Records from a dataset:
----------------

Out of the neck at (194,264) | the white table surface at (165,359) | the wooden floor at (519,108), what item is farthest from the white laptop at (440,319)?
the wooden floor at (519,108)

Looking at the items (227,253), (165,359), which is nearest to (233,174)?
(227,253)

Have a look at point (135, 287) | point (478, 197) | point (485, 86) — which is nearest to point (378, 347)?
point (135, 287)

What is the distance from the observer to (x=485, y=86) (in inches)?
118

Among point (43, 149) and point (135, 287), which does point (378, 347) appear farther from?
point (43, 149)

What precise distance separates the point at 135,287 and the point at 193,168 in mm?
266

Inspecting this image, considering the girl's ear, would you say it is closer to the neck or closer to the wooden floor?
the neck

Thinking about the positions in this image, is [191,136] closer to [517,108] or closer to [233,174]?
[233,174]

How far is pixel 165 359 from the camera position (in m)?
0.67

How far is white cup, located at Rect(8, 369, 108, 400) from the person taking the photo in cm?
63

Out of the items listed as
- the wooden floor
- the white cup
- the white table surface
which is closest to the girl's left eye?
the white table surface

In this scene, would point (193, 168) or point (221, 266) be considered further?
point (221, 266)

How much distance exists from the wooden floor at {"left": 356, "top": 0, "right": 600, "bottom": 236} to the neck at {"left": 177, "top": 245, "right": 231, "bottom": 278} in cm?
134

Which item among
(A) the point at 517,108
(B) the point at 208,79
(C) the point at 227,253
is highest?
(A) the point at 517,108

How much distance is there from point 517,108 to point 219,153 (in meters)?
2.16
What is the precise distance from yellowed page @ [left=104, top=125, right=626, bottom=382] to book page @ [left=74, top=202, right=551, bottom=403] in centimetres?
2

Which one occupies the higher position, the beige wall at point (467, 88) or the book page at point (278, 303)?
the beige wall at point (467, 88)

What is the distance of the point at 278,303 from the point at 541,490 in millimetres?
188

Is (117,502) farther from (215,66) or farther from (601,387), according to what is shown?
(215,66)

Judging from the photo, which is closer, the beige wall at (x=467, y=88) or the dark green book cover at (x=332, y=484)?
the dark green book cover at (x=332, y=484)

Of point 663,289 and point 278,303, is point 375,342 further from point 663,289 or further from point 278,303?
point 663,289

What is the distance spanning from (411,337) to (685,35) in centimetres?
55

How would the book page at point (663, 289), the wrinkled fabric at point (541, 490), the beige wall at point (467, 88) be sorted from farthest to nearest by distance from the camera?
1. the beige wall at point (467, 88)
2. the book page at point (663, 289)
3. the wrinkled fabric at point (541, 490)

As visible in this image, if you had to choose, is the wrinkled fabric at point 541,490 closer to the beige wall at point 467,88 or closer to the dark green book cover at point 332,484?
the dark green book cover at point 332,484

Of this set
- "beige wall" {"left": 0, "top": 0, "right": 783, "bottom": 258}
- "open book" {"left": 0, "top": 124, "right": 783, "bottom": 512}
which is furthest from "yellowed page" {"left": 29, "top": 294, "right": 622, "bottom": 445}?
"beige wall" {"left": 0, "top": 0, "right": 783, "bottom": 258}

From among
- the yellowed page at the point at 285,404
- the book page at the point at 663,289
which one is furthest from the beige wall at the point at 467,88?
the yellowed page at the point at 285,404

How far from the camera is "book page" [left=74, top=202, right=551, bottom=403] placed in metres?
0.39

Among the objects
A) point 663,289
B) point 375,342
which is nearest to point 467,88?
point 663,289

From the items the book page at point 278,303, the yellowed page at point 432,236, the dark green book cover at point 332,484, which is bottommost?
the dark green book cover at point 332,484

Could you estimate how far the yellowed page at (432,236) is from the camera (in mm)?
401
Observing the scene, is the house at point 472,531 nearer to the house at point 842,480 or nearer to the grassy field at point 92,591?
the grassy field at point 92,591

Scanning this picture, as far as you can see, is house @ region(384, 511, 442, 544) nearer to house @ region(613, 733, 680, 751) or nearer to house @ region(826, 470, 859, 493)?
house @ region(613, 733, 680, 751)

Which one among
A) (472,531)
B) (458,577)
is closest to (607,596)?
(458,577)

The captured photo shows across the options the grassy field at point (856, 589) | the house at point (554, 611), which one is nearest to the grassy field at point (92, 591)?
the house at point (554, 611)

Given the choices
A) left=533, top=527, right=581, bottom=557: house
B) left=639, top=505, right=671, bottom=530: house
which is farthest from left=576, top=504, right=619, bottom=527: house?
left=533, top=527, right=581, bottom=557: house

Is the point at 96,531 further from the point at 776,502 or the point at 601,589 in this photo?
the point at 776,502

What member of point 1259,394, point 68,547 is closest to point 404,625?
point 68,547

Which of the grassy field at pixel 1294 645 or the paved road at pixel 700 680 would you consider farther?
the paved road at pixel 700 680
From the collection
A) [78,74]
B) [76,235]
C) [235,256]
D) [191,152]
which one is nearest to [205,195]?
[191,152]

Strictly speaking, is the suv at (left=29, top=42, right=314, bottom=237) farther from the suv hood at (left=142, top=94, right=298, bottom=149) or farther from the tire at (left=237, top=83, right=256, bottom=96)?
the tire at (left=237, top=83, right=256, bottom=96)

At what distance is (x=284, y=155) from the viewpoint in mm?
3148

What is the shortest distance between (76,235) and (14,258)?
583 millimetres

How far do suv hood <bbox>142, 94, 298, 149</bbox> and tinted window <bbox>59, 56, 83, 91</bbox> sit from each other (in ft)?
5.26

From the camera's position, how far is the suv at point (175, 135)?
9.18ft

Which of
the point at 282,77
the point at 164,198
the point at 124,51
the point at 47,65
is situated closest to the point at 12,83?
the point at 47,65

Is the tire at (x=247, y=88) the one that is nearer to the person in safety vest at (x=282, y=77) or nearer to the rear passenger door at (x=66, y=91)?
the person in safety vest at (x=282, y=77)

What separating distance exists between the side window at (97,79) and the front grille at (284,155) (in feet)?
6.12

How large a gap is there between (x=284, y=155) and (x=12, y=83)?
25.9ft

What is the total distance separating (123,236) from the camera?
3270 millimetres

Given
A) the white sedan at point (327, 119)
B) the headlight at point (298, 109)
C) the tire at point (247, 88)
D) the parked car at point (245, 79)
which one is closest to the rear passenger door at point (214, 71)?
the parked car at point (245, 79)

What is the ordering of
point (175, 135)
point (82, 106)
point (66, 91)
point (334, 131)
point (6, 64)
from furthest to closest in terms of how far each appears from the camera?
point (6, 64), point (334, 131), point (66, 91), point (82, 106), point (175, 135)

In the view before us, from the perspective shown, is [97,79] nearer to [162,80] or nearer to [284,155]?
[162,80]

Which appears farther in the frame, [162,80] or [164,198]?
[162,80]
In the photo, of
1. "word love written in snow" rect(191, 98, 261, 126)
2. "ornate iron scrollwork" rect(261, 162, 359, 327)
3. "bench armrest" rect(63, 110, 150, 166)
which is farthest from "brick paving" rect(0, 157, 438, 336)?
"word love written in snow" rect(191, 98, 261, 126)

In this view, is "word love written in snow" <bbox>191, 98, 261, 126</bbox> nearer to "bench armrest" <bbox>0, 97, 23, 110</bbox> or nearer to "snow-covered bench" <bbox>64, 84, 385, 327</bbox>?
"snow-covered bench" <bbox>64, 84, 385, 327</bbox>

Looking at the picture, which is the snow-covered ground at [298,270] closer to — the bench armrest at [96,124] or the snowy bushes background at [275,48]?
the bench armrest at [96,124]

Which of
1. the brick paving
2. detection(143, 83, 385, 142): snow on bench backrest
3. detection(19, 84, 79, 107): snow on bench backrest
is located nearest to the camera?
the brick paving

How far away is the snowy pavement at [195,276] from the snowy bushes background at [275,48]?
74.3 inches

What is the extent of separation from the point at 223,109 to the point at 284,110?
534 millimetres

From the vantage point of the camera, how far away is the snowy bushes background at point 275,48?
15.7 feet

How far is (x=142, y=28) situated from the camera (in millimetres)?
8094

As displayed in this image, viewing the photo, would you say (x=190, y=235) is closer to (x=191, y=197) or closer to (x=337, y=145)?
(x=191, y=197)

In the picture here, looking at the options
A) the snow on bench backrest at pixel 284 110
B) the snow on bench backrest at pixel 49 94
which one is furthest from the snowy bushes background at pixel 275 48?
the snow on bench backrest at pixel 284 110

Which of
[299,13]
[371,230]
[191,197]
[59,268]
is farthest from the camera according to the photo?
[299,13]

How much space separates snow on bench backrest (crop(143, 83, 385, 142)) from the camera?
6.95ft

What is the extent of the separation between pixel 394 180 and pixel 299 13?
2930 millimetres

----------------

— Problem details —
Write the lines out verbatim, from the one with "In this view, is" through the last line of the entries, and stop there.

— Result of this task —
In this view, is "word love written in snow" <bbox>191, 98, 261, 126</bbox> nearer to "bench armrest" <bbox>0, 97, 23, 110</bbox> or nearer to "snow-covered bench" <bbox>64, 84, 385, 327</bbox>?
"snow-covered bench" <bbox>64, 84, 385, 327</bbox>

Looking at the picture, which is the snow-covered ground at [298,270] closer to — the bench armrest at [96,124] or the snowy bushes background at [275,48]?
the bench armrest at [96,124]

Which of
1. the brick paving
2. detection(143, 83, 385, 142): snow on bench backrest
3. detection(19, 84, 79, 107): snow on bench backrest
is located nearest to the camera?
the brick paving

How far away is the snowy pavement at [195,276] from the snowy bushes background at [275,48]?
74.3 inches

What is the extent of separation from the point at 223,109 to the point at 284,110?
534 millimetres

From the vantage point of the camera, how far away is the snowy bushes background at point 275,48?
15.7 feet

How far is (x=142, y=28) situated from the camera (in millimetres)?
8094

As displayed in this image, viewing the photo, would you say (x=190, y=235) is closer to (x=191, y=197) or closer to (x=337, y=145)?
(x=191, y=197)

In the picture here, looking at the options
A) the snow on bench backrest at pixel 284 110
B) the snow on bench backrest at pixel 49 94
which one is furthest from the snowy bushes background at pixel 275 48?
the snow on bench backrest at pixel 284 110

Which of
[299,13]
[371,230]
[191,197]
[59,268]
is farthest from the camera according to the photo?
[299,13]

How much space separates snow on bench backrest (crop(143, 83, 385, 142)) from the camera?
6.95ft

What is the extent of the separation between pixel 394 180 and pixel 299 13?
2930 millimetres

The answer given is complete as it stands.